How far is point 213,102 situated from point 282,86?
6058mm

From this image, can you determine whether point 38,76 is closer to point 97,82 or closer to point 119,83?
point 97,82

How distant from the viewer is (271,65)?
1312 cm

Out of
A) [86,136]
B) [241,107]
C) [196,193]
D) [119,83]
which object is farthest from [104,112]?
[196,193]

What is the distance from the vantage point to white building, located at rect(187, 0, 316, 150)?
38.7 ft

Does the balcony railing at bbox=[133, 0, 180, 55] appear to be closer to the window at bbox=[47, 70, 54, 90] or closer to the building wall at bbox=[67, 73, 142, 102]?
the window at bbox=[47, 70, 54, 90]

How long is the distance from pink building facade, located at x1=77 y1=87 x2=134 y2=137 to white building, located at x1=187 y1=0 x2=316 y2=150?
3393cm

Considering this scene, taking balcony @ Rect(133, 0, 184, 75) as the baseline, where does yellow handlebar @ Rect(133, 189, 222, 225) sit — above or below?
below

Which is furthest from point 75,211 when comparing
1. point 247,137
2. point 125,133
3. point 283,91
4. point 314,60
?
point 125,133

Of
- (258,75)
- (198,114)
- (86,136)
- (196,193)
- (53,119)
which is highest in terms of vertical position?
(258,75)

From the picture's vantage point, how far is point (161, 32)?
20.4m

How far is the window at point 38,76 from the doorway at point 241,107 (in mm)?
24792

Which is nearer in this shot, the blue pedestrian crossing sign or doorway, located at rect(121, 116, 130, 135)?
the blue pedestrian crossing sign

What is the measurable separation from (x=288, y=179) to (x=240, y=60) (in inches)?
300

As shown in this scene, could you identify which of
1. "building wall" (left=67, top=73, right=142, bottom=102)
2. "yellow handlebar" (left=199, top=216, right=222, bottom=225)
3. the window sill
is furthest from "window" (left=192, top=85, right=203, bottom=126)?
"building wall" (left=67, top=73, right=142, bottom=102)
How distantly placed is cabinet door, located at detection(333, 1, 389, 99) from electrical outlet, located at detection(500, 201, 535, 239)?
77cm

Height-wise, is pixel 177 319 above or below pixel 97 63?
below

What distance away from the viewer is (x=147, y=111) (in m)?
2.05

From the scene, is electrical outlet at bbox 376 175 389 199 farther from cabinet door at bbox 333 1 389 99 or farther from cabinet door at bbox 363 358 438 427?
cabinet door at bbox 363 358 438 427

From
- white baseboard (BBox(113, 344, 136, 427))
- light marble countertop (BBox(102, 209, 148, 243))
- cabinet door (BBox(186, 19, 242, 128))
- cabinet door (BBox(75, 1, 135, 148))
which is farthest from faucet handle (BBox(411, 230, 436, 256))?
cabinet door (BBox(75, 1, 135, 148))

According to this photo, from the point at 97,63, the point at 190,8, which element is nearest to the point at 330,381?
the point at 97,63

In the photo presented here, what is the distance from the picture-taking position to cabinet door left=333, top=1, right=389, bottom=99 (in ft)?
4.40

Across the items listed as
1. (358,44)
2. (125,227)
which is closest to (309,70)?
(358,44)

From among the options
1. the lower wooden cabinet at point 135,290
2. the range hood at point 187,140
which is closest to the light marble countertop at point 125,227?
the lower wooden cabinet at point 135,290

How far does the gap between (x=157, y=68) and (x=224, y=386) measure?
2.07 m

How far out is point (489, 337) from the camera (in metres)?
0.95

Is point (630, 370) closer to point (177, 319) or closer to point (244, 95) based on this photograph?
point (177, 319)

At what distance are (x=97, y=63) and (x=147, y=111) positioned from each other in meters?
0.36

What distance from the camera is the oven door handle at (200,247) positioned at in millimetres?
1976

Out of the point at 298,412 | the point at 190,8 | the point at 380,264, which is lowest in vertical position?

WHAT YOU ARE ASKED TO DO:
Can you change "furthest" to "farthest" throughout the entries above and write all of them out again with nothing else altered?

TASK OUTPUT:
How far is point 213,102 situated from point 282,86?
6058mm

From this image, can you determine whether point 38,76 is closer to point 97,82 or closer to point 119,83?
point 97,82

How distant from the viewer is (271,65)?
1312 cm

Out of
A) [86,136]
B) [241,107]
C) [196,193]
D) [119,83]
which object is farthest from [104,112]?
[196,193]

What is the distance from the vantage point to white building, located at rect(187, 0, 316, 150)?
38.7 ft

Does the balcony railing at bbox=[133, 0, 180, 55] appear to be closer to the window at bbox=[47, 70, 54, 90] or closer to the building wall at bbox=[67, 73, 142, 102]?
the window at bbox=[47, 70, 54, 90]

How long is the distance from pink building facade, located at x1=77 y1=87 x2=134 y2=137 to white building, located at x1=187 y1=0 x2=316 y2=150?
3393cm

Considering this scene, taking balcony @ Rect(133, 0, 184, 75) as the baseline, where does yellow handlebar @ Rect(133, 189, 222, 225) sit — above or below?
below

Which is farthest from point 75,211 when comparing
1. point 247,137
2. point 125,133
3. point 283,91
4. point 314,60
?
point 125,133

Of
- (258,75)
- (198,114)
- (86,136)
- (196,193)
- (53,119)
which is highest in terms of vertical position?
(258,75)

From the picture's vantage point, how far is point (161, 32)?
20.4m

How far is the window at point 38,76 from the doorway at point 241,107 (in mm)?
24792

Which is nearer in this shot, the blue pedestrian crossing sign or doorway, located at rect(121, 116, 130, 135)?
the blue pedestrian crossing sign

What is the measurable separation from (x=288, y=179) to (x=240, y=60) (in inches)?
300

As shown in this scene, could you identify which of
1. "building wall" (left=67, top=73, right=142, bottom=102)
2. "yellow handlebar" (left=199, top=216, right=222, bottom=225)
3. the window sill
is farthest from "window" (left=192, top=85, right=203, bottom=126)?
"building wall" (left=67, top=73, right=142, bottom=102)
How distantly placed is cabinet door, located at detection(333, 1, 389, 99) from electrical outlet, located at detection(500, 201, 535, 239)?
77cm

Height-wise, is pixel 177 319 above or below pixel 97 63?
below

What distance away from the viewer is (x=147, y=111) (in m)?
2.05

From the scene, is electrical outlet at bbox 376 175 389 199 farther from cabinet door at bbox 333 1 389 99 or farther from cabinet door at bbox 363 358 438 427?
cabinet door at bbox 363 358 438 427

From
- white baseboard (BBox(113, 344, 136, 427))
- light marble countertop (BBox(102, 209, 148, 243))
- cabinet door (BBox(186, 19, 242, 128))
- cabinet door (BBox(75, 1, 135, 148))
which is farthest from faucet handle (BBox(411, 230, 436, 256))?
cabinet door (BBox(75, 1, 135, 148))

According to this photo, from the point at 97,63, the point at 190,8, which element is nearest to the point at 330,381?
the point at 97,63

In the photo presented here, what is the distance from the picture-taking position to cabinet door left=333, top=1, right=389, bottom=99 (in ft)?
4.40

Across the items listed as
1. (358,44)
2. (125,227)
which is closest to (309,70)?
(358,44)

From among the options
1. the lower wooden cabinet at point 135,290
2. the range hood at point 187,140
which is closest to the light marble countertop at point 125,227?
the lower wooden cabinet at point 135,290

How far does the gap between (x=157, y=68) and (x=224, y=386) measure?
2.07 m

How far out is point (489, 337) from the camera (in metres)?
0.95

Is point (630, 370) closer to point (177, 319) or closer to point (244, 95) based on this photograph?
point (177, 319)

At what distance are (x=97, y=63) and (x=147, y=111) positioned from each other in meters?
0.36

What distance from the camera is the oven door handle at (200,247) positioned at in millimetres?
1976

Out of the point at 298,412 | the point at 190,8 | the point at 380,264, which is lowest in vertical position?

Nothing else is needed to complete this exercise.